YOUR GOAL —
Format the listing lines from the one containing "Viewing this photograph, is" through the one containing "0.04 metres", inclusive, as a Markdown table with the columns Row and Line. Skip blank lines and leave the pictures out.

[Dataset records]
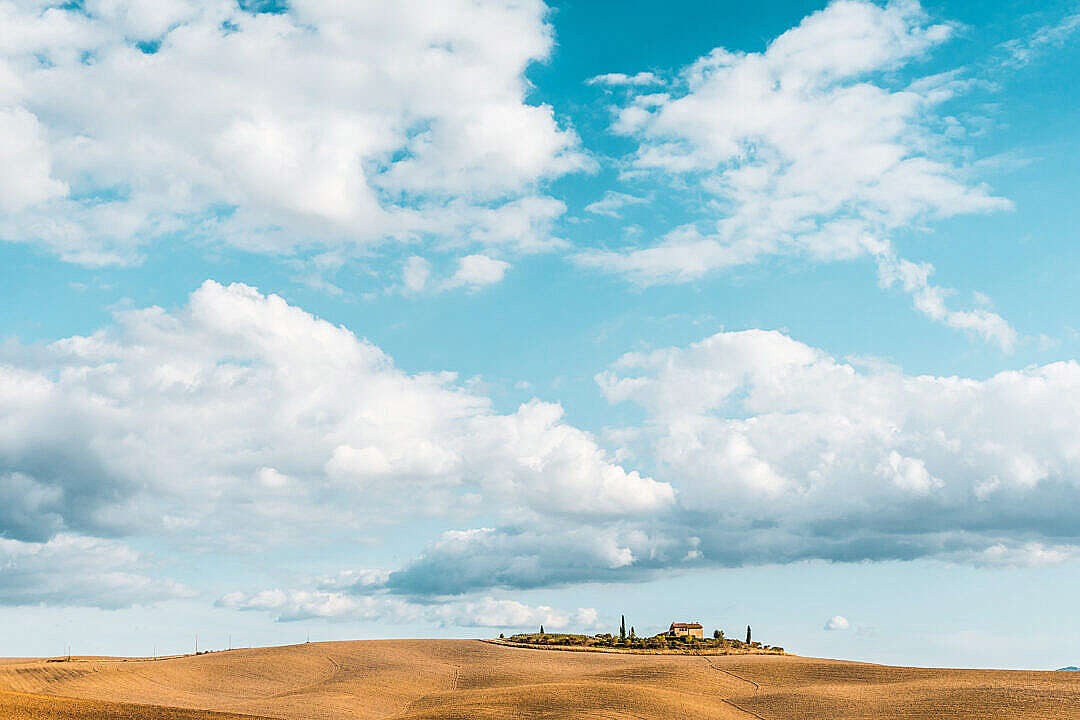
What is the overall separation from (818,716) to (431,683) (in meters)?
42.9

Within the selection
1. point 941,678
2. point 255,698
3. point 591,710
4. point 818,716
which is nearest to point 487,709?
point 591,710

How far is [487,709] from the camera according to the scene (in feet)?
238

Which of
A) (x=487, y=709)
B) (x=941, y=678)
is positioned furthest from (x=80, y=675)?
(x=941, y=678)

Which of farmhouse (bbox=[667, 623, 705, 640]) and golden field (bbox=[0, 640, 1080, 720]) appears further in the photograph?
farmhouse (bbox=[667, 623, 705, 640])

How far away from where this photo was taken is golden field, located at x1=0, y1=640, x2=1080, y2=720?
229 ft

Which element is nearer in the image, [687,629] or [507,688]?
[507,688]

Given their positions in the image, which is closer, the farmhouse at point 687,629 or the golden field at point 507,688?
the golden field at point 507,688

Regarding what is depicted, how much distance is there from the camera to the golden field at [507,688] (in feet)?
229

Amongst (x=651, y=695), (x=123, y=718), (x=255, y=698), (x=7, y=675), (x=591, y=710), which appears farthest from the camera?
(x=255, y=698)

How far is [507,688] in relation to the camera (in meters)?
85.1

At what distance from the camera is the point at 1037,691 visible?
244ft

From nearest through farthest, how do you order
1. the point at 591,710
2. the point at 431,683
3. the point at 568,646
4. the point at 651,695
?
1. the point at 591,710
2. the point at 651,695
3. the point at 431,683
4. the point at 568,646

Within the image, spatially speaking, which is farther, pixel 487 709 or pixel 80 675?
pixel 80 675

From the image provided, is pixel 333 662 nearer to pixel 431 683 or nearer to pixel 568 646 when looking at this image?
pixel 431 683
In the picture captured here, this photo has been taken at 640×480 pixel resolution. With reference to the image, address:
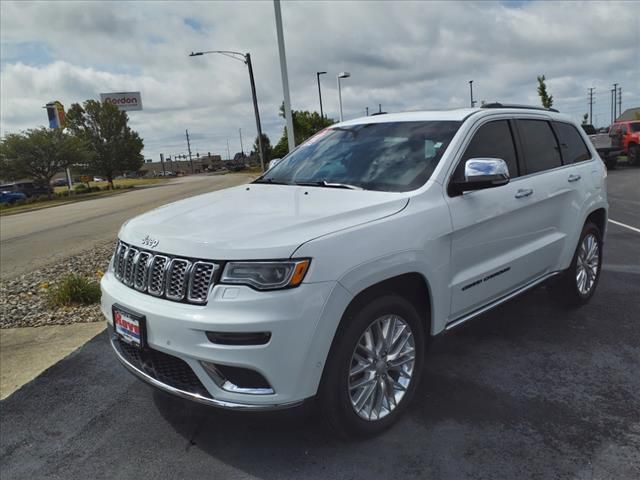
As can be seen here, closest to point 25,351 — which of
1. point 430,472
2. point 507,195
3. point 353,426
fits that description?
point 353,426

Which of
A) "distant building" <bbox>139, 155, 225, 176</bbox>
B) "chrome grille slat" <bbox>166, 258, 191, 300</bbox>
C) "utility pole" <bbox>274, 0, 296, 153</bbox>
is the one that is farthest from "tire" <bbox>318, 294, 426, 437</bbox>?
"distant building" <bbox>139, 155, 225, 176</bbox>

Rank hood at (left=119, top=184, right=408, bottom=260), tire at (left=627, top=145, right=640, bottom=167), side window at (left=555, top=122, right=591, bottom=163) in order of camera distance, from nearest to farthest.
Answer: hood at (left=119, top=184, right=408, bottom=260) < side window at (left=555, top=122, right=591, bottom=163) < tire at (left=627, top=145, right=640, bottom=167)

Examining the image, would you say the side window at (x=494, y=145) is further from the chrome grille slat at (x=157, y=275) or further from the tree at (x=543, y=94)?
the tree at (x=543, y=94)

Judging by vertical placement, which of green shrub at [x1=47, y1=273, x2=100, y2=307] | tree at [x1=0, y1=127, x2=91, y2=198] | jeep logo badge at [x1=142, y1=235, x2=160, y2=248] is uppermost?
tree at [x1=0, y1=127, x2=91, y2=198]

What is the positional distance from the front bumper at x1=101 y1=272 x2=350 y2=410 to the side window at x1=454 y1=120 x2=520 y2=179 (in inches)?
62.4

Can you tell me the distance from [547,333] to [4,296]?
6.59 meters

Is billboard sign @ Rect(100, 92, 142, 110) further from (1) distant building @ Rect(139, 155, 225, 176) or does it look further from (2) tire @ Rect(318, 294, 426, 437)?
(2) tire @ Rect(318, 294, 426, 437)

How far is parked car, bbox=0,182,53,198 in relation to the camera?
4453 centimetres

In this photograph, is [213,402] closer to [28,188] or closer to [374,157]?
[374,157]

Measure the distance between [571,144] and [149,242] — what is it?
387 cm

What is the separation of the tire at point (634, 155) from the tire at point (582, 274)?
2170 centimetres

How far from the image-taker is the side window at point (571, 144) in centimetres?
470

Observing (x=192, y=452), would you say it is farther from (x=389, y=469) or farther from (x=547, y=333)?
(x=547, y=333)

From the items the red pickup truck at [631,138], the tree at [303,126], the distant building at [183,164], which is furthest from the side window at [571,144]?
the distant building at [183,164]
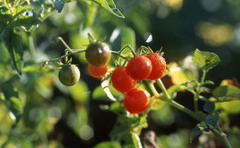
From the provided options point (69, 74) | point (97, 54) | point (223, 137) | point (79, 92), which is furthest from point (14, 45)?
point (79, 92)

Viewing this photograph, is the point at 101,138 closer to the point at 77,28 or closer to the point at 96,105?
the point at 96,105

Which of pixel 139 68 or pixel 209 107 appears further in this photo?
pixel 209 107

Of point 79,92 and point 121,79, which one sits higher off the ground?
point 121,79

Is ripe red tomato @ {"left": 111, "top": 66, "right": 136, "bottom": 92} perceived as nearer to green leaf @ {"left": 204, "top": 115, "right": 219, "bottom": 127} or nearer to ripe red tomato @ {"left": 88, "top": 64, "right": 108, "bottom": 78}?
ripe red tomato @ {"left": 88, "top": 64, "right": 108, "bottom": 78}

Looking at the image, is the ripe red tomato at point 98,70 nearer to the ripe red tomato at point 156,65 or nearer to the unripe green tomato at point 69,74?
the unripe green tomato at point 69,74

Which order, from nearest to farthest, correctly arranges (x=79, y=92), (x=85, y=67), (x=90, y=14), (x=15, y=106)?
(x=15, y=106)
(x=90, y=14)
(x=79, y=92)
(x=85, y=67)

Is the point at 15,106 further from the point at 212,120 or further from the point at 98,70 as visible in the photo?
the point at 212,120
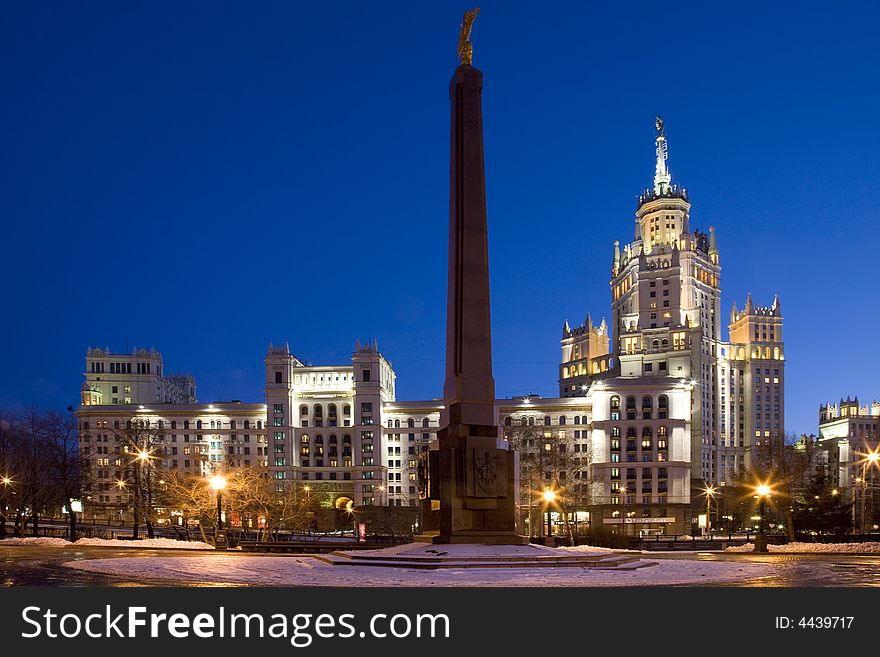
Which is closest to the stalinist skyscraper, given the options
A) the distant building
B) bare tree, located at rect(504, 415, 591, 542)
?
bare tree, located at rect(504, 415, 591, 542)

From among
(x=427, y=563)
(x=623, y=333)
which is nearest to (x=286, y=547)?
(x=427, y=563)

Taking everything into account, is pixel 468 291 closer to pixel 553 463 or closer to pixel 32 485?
pixel 32 485

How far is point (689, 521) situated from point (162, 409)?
81.3 metres

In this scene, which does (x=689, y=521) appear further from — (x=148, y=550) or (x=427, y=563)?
(x=427, y=563)

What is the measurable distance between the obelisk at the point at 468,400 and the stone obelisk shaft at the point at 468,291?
0.04 metres

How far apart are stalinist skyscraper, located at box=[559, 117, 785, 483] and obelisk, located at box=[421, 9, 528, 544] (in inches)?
4565

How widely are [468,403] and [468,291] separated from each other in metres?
4.20

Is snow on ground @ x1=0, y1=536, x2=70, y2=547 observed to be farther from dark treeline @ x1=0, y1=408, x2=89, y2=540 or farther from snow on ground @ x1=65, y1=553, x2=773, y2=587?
snow on ground @ x1=65, y1=553, x2=773, y2=587

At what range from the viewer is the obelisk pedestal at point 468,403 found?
30781 mm

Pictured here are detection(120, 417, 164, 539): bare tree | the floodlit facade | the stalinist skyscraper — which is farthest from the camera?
the stalinist skyscraper

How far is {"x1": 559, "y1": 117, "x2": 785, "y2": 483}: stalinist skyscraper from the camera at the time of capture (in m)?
148

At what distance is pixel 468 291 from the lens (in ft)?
107

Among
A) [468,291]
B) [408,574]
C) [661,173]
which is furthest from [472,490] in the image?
[661,173]

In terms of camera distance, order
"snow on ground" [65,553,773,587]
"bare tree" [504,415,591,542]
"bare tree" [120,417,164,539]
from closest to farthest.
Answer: "snow on ground" [65,553,773,587], "bare tree" [120,417,164,539], "bare tree" [504,415,591,542]
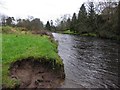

PROBLEM SOLUTION —
| Row | Line |
|---|---|
| 1 | Viewing this photograph, is the point at 101,138 closer to the point at 77,28 or closer to the point at 96,105? |
| 2 | the point at 96,105 |
| 3 | Which of pixel 139 68 or pixel 209 107 appears further in this photo? |
| 4 | pixel 209 107 |
| 5 | Of point 79,92 and point 121,79, which one sits higher off the ground? |
| 6 | point 121,79 |
| 7 | Is ripe red tomato @ {"left": 111, "top": 66, "right": 136, "bottom": 92} perceived as nearer to green leaf @ {"left": 204, "top": 115, "right": 219, "bottom": 127} or nearer to ripe red tomato @ {"left": 88, "top": 64, "right": 108, "bottom": 78}? |
| 8 | ripe red tomato @ {"left": 88, "top": 64, "right": 108, "bottom": 78} |
| 9 | Looking at the image, is the ripe red tomato at point 98,70 nearer to the ripe red tomato at point 156,65 or nearer to the unripe green tomato at point 69,74? |
| 10 | the unripe green tomato at point 69,74 |
| 11 | Which order, from nearest to farthest, correctly arranges (x=79, y=92), (x=85, y=67), (x=90, y=14), (x=15, y=106)? |
| 12 | (x=15, y=106) |
| 13 | (x=90, y=14) |
| 14 | (x=79, y=92) |
| 15 | (x=85, y=67) |
| 16 | Is the point at 15,106 further from the point at 212,120 or further from the point at 98,70 as visible in the photo? |
| 17 | the point at 212,120 |
| 18 | Which is closest to the stalinist skyscraper, given the options |
| 19 | A) the distant building |
| 20 | B) bare tree, located at rect(504, 415, 591, 542) |
| 21 | ? |
| 22 | bare tree, located at rect(504, 415, 591, 542) |
| 23 | From among |
| 24 | (x=427, y=563) |
| 25 | (x=623, y=333) |
| 26 | which is nearest to (x=286, y=547)? |
| 27 | (x=427, y=563) |
| 28 | Taking everything into account, is pixel 468 291 closer to pixel 553 463 or closer to pixel 32 485? |
| 29 | pixel 32 485 |
| 30 | How far is point (689, 521) situated from point (162, 409)? |
| 31 | 81.3 metres |
| 32 | In this scene, which does (x=689, y=521) appear further from — (x=148, y=550) or (x=427, y=563)? |
| 33 | (x=427, y=563) |
| 34 | What is the measurable distance between the obelisk at the point at 468,400 and the stone obelisk shaft at the point at 468,291? |
| 35 | 0.04 metres |